Mit Rücksicht darauf, daß von Fraktionen des Bundestages dringend gewünscht wird, die Angelegenheit heute von der Tagesordnung abzusetzen, wird von einer Beschlußfassung abgesehen 12. Der Bundesminister der Finanzen wird am 23.4.1954 mit den Ressortbesprechungen über dieses Gesetz beginnen 13.

12

Vgl. 27. Sitzung am 31. März 1954 TOP 3. - Der Geschäftsführer der CDU/CSU-Fraktion, Heinrich Krone, hatte Adenauer am 9. April 1954 gebeten, die Behandlung des Gesetzentwurfs bis nach einer Rücksprache von Vertretern der Koalitionsfraktionen mit Schäffer zurückzustellen.

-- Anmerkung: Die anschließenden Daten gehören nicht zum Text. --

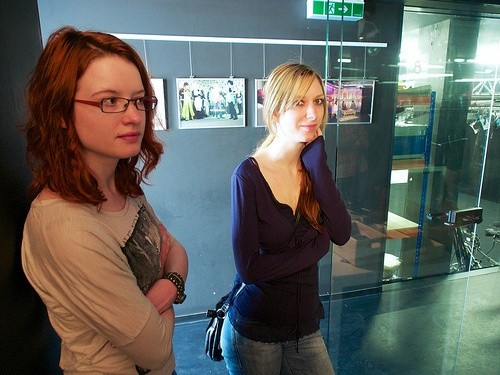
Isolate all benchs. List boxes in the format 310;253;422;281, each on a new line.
332;153;447;287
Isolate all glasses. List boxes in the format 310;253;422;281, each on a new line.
73;96;158;114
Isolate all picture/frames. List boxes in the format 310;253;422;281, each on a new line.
321;79;374;124
255;78;270;128
175;78;245;128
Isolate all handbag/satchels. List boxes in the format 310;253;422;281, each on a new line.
201;295;231;363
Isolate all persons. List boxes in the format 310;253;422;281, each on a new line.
178;80;243;120
21;25;189;375
219;61;352;375
332;100;356;118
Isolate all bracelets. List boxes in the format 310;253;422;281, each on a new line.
161;272;187;305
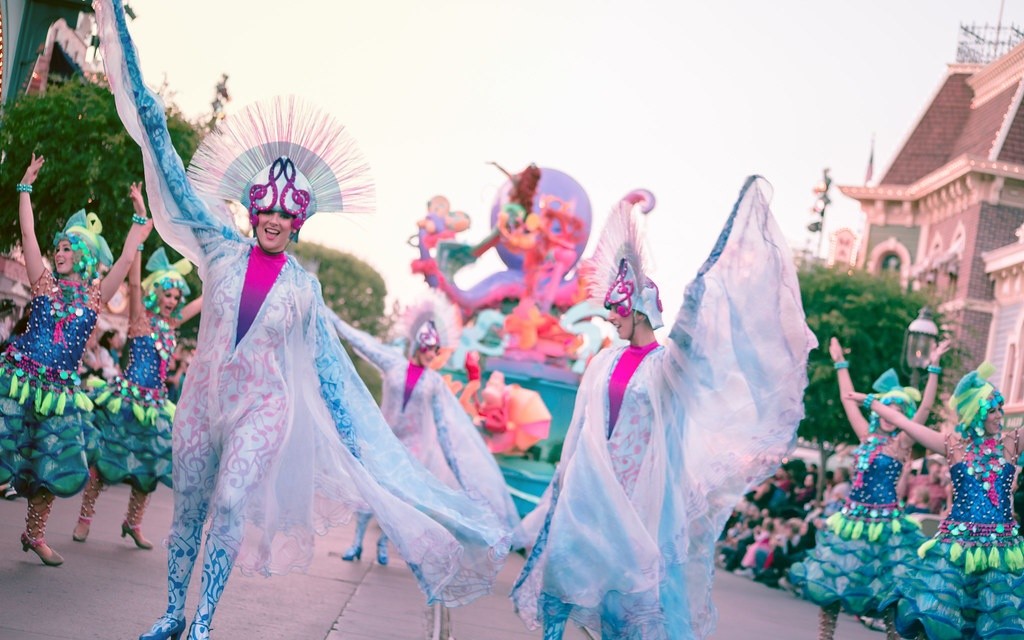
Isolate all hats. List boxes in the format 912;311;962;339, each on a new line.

Er hatte darauf hingewiesen, „daß sowohl in der Fraktion wie bei einer großen Zahl von Abgeordneten schwerwiegende Bedenken gegen die bisher in der Öffentlichkeit bekanntgewordenen Absichten des Bundesfinanzministers laut geworden seien" (B 136/1158 und B 126/51546). - Vgl. die Aufzeichnung vom 27. April 1954 für eine Besprechung mit Koalitionsvertretern am selben Tag und die Anwesenheitsliste in B 126/12625. Siehe dazu auch die Vorlage für den Minister vom 11. Mai 1954 in B 126/51545. - Eine weitere Besprechung mit den Koalitionsvertretern fand am 25. Mai 1954 statt (Vermerk vom 28. Mai 1954 in B 126/12622).

13

Siehe dazu die Vorlage des BMF vom 8. April 1954, die einen Zeitplan für die Behandlung des Gesetzentwurfs enthielt, in B 126/12664 und B 136/1158. - Vermerk vom 17. Mai über die Ressortbesprechung am 23. April und Vermerk vom 18. Mai über die Ressortbesprechung am 30. April 1954 in B 126/12665 und B 136/1158. - Fortgang 32. Sitzung am 12. Mai 1954 TOP 3.